Certamente, a provocação do mal engendra reações inesperadas, sustentando o desespero e conduzindo a estados agressivos, todavia, tal ocorre porque encontra matrizes íntimas no homem que, em si mesmo, vive infeliz.

Por isso, enunciou Jesus: – “Vigiai e orai, a fim de não cairdes em tentação”, concitando-nos ao equilíbrio e à perseverança no dever

Sejam quais forem as circunstâncias difíceis em que te sintas envolvido, mantém a tua paz.

Actua com severidade, porém evita a rudeza.

Exerce a disciplina, sem que derrapes na violência.

Promove a educação, não te permitindo a agressividade.

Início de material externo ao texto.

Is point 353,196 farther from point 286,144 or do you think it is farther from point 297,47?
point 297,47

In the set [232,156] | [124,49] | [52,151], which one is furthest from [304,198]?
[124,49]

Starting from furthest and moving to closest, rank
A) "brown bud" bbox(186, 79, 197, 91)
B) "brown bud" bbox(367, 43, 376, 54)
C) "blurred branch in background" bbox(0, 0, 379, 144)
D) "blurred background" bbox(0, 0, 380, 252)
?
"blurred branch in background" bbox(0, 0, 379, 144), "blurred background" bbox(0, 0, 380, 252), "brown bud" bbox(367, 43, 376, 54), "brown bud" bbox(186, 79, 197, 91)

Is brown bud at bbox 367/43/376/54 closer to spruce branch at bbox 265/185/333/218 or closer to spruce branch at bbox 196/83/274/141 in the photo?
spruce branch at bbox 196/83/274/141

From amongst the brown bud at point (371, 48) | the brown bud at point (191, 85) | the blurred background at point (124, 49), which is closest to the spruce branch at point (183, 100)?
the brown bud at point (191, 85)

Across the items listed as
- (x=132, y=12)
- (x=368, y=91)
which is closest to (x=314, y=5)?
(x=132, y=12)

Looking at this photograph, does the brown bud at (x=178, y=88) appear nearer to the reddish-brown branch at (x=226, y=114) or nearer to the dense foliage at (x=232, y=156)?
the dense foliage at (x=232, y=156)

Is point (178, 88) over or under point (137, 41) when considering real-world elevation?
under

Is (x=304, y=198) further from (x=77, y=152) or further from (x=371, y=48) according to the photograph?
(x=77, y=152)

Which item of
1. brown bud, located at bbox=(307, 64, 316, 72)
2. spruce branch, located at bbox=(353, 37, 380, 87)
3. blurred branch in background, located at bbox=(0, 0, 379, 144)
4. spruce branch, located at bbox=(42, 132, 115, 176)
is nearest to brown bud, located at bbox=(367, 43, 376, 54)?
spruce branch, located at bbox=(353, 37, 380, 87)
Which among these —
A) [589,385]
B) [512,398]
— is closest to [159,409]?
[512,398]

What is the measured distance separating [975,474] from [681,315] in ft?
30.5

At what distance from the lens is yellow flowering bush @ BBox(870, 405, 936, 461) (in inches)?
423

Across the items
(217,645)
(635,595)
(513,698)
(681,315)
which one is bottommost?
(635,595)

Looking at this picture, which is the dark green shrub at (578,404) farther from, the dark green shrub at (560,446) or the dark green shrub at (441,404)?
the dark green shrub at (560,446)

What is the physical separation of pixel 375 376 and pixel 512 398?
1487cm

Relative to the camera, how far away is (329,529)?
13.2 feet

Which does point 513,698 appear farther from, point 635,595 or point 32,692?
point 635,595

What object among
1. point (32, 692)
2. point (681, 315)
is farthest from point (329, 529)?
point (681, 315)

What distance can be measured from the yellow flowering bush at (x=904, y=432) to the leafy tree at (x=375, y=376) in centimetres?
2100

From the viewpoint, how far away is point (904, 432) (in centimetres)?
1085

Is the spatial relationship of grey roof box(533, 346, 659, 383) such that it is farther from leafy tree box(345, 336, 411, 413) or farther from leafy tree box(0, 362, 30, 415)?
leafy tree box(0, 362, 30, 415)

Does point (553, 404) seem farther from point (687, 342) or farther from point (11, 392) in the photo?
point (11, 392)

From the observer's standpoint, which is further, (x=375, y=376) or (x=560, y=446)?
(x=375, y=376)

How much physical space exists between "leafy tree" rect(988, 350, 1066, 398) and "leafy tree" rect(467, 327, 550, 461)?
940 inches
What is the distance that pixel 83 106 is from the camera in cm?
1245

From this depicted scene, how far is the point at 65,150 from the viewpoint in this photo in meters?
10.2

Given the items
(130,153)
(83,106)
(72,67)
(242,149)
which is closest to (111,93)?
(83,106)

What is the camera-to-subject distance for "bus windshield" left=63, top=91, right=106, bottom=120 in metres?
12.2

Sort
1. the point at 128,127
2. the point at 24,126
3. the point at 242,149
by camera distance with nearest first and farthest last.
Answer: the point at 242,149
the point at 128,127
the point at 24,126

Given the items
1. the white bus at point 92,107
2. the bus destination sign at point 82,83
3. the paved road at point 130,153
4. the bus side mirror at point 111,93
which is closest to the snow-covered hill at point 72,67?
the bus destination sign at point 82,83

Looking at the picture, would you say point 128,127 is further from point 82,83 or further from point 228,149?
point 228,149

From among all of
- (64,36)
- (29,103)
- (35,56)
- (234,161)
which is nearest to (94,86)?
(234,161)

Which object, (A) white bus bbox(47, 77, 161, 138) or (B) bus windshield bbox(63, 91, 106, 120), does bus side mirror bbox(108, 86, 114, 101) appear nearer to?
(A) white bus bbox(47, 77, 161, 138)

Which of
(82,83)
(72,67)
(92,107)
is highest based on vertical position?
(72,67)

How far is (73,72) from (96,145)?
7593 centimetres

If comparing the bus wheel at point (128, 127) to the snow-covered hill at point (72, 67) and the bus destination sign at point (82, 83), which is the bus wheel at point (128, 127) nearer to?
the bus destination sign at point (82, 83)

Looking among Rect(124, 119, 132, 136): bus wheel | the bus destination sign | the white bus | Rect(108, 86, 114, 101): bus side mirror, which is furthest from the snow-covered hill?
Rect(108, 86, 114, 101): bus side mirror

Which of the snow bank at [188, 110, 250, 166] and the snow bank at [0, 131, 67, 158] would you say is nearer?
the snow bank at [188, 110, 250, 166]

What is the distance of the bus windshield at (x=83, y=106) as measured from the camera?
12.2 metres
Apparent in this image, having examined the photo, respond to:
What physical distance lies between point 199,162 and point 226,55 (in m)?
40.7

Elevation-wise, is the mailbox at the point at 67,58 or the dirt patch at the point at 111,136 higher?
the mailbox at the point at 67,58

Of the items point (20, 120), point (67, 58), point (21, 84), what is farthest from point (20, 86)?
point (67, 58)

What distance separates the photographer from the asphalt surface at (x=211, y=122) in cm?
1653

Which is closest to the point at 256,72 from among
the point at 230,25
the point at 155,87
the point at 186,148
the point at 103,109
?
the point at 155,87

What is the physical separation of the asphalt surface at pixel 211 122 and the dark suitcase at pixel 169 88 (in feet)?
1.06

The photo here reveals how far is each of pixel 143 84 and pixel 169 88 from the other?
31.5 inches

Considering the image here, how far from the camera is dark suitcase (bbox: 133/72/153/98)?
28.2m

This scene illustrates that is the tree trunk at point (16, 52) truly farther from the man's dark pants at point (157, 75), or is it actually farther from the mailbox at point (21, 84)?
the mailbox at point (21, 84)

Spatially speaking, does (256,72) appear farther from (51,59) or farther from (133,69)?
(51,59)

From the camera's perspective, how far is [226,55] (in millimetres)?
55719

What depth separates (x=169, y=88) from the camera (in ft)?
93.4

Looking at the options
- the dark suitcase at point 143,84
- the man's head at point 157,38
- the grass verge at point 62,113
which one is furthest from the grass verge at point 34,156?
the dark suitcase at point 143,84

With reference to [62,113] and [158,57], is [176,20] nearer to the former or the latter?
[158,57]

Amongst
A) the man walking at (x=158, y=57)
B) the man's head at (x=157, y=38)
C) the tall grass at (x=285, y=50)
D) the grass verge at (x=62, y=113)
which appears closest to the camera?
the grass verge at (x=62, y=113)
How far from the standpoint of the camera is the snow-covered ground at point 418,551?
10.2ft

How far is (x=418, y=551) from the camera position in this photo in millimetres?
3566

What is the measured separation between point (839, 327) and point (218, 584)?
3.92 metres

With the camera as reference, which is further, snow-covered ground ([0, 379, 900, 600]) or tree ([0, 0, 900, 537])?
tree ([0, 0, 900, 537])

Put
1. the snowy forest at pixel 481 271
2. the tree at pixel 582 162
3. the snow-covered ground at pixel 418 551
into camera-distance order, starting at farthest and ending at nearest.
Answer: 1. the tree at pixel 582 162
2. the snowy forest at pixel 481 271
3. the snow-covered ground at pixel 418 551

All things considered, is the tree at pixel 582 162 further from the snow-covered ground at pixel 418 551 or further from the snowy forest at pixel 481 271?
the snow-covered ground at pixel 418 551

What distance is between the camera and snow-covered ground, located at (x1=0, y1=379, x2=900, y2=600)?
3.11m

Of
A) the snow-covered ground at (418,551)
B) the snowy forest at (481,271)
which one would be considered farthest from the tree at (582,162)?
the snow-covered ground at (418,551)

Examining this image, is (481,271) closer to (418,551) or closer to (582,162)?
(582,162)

Tudo quanto fizeres, faze-o em paz.

Maltratado ou sofrido, preserva a paz a qualquer preço, de modo a fruíres depois o prazer da serenidade.

Em todas as circunstâncias Jesus manteve-se ameno, em serenidade integral.

Paz é irrestrita confiança em Deus.

Conserva, desse modo, a tua tranquilidade e coopera em favor do bem geral, não engrossando as fileiras dos reclamadores, dos violentos, dos insensatos.

A tua paz fala pela tua vida, tanto quanto a tua vida se refletirá em volta, conforme a tua conduta em conflito ou em paz.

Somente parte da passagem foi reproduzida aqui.